For many people, being able to put a name to what is happening, and reassurance that they are not dying or going mad, can help. The symptoms can be severe, and if you’re experiencing them for the first time, not knowing what’s happening can make the experience much worse.

In her excellent book “When Panic Attacks,” Aine Tubridy describes panic as the sensation of feeling you are in extreme danger, when no real danger exists. Panic is therefore a disorder of perception, or misinterpretation. The symptoms listed above are the result of a sudden surge of adrenaline into the bloodstream. This ancient and primitive response is the body’s way of giving us plenty of energy to run away from or to fight a danger, the “fight or flight” response, albeit at an inappropriate time. Logically, a person may know there is no danger, for example in the supermarket, but their body may be saying something different.

Panic can have it’s roots in current or past events, or it’s origins may never be discovered. It can be useful to explore what was going on in the person’s life shortly before their first experience of panic. The onset can often follow a traumatic event of some kind, for example, a death in the family, a serious illness, an accident, or the break down in a relationship. Sometimes it can emerge following a transition in life, moving house, leaving home for the first time, or the birth of a child. Sometimes it is in the aftermath of these events, when the dust has settled, that the panic emerges.

Attacks can often come on in public places, such as shopping malls or theatres, in strange or unknown situations or places, or a specific place or situation can be the trigger, such as driving in traffic.

Much can be done to manage panic. Learning to recognise the symptoms and knowing that their severity can be controlled, can of itself help to lessen the intensity of an attack. Your rational mind is your friend in this. If you can learn to trust that your symptoms are harmless, even though they don’t feel that way, you will be well on the way to recovery.

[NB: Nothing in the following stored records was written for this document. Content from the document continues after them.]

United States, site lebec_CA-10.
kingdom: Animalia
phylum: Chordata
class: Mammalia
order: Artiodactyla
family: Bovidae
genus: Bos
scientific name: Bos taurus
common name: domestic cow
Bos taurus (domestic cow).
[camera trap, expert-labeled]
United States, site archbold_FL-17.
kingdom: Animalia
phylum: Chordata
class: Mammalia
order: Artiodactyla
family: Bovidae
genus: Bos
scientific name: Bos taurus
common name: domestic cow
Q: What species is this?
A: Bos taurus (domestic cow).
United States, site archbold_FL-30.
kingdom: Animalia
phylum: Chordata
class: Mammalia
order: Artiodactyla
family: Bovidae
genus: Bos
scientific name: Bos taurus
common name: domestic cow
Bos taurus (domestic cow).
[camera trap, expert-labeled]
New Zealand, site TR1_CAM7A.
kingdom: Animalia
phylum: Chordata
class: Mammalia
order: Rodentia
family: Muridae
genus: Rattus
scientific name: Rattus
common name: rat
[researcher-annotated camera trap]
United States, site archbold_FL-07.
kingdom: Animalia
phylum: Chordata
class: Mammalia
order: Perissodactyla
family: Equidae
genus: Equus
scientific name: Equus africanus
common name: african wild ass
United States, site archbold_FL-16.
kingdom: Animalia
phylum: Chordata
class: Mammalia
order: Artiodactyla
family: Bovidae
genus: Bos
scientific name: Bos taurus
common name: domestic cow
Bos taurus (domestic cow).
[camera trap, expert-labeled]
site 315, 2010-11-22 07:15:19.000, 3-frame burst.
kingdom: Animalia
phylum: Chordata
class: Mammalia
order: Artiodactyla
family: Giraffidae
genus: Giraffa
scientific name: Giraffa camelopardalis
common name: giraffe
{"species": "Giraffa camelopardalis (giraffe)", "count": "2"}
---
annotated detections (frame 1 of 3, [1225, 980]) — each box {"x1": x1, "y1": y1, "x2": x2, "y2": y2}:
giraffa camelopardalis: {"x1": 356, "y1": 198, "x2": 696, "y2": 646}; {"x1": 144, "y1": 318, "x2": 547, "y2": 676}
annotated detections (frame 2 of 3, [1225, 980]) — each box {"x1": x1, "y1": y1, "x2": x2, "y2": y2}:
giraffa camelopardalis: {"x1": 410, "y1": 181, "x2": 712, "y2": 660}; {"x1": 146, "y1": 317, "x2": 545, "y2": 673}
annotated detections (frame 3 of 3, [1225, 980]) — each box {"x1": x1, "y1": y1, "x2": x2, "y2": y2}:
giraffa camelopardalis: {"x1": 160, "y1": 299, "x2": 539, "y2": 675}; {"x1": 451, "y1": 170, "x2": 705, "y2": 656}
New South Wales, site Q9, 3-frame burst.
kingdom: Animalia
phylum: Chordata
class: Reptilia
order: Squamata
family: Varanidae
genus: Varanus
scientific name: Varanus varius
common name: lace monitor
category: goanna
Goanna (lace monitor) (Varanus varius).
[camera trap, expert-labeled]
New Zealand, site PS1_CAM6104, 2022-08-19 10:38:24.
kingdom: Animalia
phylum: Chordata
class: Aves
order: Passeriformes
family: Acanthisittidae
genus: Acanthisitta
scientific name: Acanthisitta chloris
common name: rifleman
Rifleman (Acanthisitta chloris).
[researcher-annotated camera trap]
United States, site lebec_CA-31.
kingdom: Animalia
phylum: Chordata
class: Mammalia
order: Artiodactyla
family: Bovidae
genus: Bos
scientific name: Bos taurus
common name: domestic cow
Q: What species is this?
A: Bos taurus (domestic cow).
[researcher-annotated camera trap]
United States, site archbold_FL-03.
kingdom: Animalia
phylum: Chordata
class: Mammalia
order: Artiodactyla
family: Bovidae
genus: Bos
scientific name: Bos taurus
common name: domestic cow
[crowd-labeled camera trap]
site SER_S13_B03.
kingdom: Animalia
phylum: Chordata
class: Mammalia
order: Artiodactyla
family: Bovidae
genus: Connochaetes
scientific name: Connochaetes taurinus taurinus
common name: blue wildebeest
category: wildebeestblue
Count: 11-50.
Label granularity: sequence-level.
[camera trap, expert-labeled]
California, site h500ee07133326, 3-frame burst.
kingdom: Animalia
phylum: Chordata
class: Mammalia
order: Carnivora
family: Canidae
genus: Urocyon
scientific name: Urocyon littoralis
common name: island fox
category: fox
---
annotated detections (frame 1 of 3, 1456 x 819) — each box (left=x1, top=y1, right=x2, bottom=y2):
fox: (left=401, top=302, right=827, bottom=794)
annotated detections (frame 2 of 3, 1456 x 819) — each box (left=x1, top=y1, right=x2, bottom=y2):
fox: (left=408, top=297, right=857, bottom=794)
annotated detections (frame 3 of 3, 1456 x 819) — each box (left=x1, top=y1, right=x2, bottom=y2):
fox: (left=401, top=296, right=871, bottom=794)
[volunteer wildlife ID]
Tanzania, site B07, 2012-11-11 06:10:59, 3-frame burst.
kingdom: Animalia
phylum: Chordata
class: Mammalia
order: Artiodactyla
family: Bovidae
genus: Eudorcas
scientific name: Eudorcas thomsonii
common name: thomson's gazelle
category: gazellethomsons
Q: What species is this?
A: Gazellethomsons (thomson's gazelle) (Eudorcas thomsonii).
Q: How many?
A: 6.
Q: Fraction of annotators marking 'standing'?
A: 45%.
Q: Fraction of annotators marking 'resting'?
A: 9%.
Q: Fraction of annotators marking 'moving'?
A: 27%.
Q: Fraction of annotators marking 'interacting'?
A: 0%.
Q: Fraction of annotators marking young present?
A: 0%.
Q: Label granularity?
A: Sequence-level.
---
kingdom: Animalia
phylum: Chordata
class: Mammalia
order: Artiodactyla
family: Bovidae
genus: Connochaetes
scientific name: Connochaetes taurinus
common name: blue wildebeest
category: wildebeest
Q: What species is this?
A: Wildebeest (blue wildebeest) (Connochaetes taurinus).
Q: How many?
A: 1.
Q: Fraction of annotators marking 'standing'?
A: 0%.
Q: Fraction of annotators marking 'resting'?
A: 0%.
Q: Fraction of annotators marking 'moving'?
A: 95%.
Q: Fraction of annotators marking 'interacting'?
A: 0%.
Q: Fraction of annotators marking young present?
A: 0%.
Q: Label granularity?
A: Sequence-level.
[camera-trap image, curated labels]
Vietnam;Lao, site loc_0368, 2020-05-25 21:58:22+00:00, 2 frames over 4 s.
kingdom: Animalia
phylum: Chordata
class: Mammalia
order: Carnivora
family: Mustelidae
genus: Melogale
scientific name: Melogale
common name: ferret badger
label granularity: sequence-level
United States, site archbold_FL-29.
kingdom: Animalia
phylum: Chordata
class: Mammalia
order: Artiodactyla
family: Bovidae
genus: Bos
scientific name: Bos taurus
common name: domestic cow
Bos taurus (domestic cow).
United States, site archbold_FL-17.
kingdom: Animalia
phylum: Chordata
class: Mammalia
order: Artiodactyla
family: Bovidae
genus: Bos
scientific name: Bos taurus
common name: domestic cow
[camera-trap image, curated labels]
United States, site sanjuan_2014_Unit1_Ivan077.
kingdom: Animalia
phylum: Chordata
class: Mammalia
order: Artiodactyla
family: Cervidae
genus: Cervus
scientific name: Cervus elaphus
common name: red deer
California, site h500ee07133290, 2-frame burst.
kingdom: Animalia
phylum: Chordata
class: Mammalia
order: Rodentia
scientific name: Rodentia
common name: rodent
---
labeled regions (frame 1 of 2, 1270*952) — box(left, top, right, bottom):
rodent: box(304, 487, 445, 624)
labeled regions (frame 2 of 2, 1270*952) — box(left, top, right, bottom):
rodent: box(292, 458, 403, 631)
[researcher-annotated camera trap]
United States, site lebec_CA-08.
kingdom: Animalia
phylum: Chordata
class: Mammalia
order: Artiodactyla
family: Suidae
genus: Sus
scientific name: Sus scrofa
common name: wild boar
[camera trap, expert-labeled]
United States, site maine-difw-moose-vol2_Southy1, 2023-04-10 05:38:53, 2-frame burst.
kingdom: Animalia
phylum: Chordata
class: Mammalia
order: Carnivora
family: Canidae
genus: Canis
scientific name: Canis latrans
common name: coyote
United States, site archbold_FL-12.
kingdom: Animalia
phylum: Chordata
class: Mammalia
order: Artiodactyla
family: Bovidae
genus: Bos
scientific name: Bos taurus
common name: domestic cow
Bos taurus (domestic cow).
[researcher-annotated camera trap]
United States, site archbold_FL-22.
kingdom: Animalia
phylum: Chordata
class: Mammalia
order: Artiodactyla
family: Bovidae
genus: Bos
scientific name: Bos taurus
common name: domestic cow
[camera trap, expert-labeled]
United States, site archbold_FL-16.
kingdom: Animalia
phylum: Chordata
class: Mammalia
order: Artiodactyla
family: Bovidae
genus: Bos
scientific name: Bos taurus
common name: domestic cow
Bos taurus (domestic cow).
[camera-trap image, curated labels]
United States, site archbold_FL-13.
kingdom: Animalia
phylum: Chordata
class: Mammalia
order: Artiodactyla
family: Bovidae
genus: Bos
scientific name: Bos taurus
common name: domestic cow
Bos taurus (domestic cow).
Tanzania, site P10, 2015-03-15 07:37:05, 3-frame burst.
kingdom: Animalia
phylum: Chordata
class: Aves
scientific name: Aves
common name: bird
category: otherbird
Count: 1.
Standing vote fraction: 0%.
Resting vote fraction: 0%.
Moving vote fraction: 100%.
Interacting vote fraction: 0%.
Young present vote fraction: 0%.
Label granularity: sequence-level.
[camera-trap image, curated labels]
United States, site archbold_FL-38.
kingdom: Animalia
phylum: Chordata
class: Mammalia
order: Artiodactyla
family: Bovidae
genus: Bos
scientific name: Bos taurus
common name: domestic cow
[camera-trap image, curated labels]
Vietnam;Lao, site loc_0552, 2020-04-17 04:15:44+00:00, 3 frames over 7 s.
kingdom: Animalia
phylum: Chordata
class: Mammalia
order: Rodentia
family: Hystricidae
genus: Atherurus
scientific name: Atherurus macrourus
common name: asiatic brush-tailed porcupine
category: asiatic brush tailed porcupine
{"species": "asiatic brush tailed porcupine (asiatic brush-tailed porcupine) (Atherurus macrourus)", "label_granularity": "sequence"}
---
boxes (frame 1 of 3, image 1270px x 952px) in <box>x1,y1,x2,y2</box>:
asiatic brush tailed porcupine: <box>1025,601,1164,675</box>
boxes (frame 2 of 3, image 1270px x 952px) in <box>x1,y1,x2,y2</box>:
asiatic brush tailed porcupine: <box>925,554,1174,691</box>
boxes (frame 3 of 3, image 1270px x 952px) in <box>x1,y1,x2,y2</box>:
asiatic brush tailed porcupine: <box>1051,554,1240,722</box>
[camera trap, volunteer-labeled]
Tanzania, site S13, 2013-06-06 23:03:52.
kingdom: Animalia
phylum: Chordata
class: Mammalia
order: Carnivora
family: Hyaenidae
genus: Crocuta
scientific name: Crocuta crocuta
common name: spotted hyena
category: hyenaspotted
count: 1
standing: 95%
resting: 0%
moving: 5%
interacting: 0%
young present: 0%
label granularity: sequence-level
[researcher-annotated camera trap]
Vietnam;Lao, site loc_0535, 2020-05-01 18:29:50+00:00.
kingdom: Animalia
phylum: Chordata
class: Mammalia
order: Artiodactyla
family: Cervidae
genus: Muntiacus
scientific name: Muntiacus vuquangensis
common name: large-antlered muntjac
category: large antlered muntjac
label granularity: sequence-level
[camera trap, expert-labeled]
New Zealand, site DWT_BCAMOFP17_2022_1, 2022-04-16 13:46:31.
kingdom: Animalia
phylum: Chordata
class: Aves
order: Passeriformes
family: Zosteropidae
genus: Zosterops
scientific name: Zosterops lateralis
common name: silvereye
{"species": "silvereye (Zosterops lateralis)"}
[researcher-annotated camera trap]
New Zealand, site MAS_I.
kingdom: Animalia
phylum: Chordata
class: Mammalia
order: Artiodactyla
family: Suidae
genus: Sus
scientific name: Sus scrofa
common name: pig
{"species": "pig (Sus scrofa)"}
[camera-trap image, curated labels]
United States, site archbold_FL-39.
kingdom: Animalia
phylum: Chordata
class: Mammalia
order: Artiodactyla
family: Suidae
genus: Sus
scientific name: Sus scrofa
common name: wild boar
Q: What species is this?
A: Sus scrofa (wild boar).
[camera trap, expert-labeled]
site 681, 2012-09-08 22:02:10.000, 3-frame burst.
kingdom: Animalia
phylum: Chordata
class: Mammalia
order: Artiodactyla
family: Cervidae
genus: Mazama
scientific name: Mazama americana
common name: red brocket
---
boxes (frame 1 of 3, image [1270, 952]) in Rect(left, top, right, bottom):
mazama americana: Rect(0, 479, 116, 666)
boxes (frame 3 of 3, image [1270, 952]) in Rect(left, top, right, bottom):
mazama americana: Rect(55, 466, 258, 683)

The following can be helpful in learning to manage and control panic:
 Breathing: Probably more than anything else you do, breathing slowly, calmly and deeply lessens the panic feelings. A cd recording included in “When Panic Attacks” includes a useful guide to help you practice breathing more supportively.
 Meditation: Meditation and other similar practices can help you to still the thoughts that spiral out of control before, during and after a panic attack. Again, the accompanying cd to Aine Tubridy’s book includes a meditation specifically for panic.
 Learning your own symptoms, and to recognise what triggers an attack for you, and the signs of onset of an attack, can help you to learn to interrupt the process before it escalates out of control. Having someone to help you with this, such as a close family member or friend who can remind you of what helps you, can be a useful support here.
 If you have severe symptoms, or if taking action yourself hasn’t resulted in any improvement of your symptoms, you may wish to seek professional help. Often people can feel ashamed to seek help for panic attacks. However, help is available, and early intervention can make a difference before the symptoms start to control your life.

In summary, panic attacks can be frightening for those who experience them. They can cause people to withdraw from situations and activities that they know may trigger them, including normal every day activities such as driving or shopping. However, the severity of the attacks can be controlled and in many cases eliminated.

Note: If you are suffering from panic, or are experiencing some of the symptoms outlined above, check with your doctor for a formal diagnosis before taking any action.